The judge said that Rambus had pursued a policy of destroying documents since 1998. It should have known, she said, that future litigation was likely, and that the documents would become material to its case.
"On September 3, 1998, Rambus employees participated in an even dubbed 'Shred Day', during which they destroyed documents pursuant to the company's new document retention policy" said the ruling of Judge Sue Robinson of the US District Court of Delaware.
Robinson said that Rambus' shredding of documents was "obstructive at best, misleading at worst".
"The spoilation conduct was extensive, including within its scope the destruction of innumerable documents relating to all aspects of Rambus' business," she said. "When considered in light of Rambus' litigation conduct, the very integrity of the litigation process has been impugned."
Rambus said that it disagreed with the opinion, and that a California court had not had the same problem in similar litigation.
"This opinion is highly inconsistent with the findings of the Court in the Northern District of California which looked at the same conduct and found there was nothing improper with our document retention practices," said Tom Lavelle, senior vice president and general counsel at Rambus. "We are confident in the strength of our position and will continue to vigorously pursue fair compensation for the use of our patented inventions."
Rambus is still involved in litigation regarding its memory patents in California against manufacturers Hynix, Nanya, Micron, and Samsung.

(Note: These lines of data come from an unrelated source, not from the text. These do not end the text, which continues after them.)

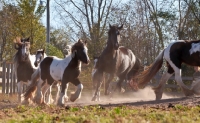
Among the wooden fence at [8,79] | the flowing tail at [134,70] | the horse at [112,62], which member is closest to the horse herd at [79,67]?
the horse at [112,62]

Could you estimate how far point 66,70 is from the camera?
1197 cm

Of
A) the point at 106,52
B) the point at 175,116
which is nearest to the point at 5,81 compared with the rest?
the point at 106,52

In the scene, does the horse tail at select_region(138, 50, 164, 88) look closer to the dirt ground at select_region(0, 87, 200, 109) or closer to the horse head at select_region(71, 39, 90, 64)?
the dirt ground at select_region(0, 87, 200, 109)

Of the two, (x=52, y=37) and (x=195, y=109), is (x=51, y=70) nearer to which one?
(x=195, y=109)

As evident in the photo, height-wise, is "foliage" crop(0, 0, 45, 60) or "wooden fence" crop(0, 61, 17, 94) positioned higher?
"foliage" crop(0, 0, 45, 60)

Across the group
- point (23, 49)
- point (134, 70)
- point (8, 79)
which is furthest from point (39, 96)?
point (8, 79)

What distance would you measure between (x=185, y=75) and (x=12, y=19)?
15.1 metres

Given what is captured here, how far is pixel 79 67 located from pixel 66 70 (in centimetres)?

Rambus has been accused by the European Commission in the past of 'patent ambushing'. It participated in the setting of industry wide standards for dynamic random access memory (DRAM) and then asked for money because it had patents for some of the agreed technology, the European Commission said in 2007.

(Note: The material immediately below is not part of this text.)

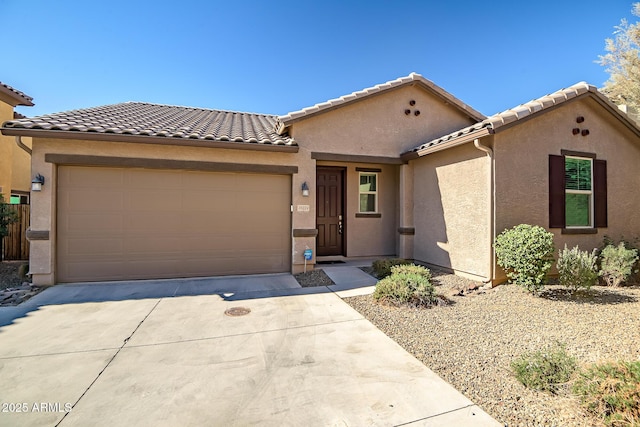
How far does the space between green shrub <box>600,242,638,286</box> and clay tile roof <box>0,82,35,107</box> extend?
1894 centimetres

"Therefore, every manufacturer wishing to produce synchronous DRAM chips or chipsets consequently must either acquire a licence from Rambus or litigate its asserted patent rights," said a Commission statement in 2007 on a Statement of Objections to its behaviour.

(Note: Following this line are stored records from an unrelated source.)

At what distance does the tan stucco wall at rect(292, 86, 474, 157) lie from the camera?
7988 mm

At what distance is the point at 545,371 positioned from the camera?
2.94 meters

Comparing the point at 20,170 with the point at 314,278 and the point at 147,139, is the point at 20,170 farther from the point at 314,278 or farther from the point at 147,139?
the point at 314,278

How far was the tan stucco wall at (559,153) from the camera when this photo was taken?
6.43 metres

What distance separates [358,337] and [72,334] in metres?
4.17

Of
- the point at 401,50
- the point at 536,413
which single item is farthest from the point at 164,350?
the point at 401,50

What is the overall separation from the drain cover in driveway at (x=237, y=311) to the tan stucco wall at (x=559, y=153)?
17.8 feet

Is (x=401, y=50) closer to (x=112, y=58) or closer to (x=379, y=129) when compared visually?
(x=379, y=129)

"The Statement of Objections outlines the Commission’s preliminary view that Rambus engaged in intentional deceptive conduct in the context of the standard-setting process, for example by not disclosing the existence of the patents which it later claimed were relevant to the adopted standard," it said.
"This type of behaviour is known as a 'patent ambush'. Against this background, the Commission provisionally considers that Rambus breached the EC Treaty's rules on abuse of a dominant market position by subsequently claiming unreasonable royalties for the use of those relevant patents," said the statement.
Rambus said that it will appeal Robinson's ruling.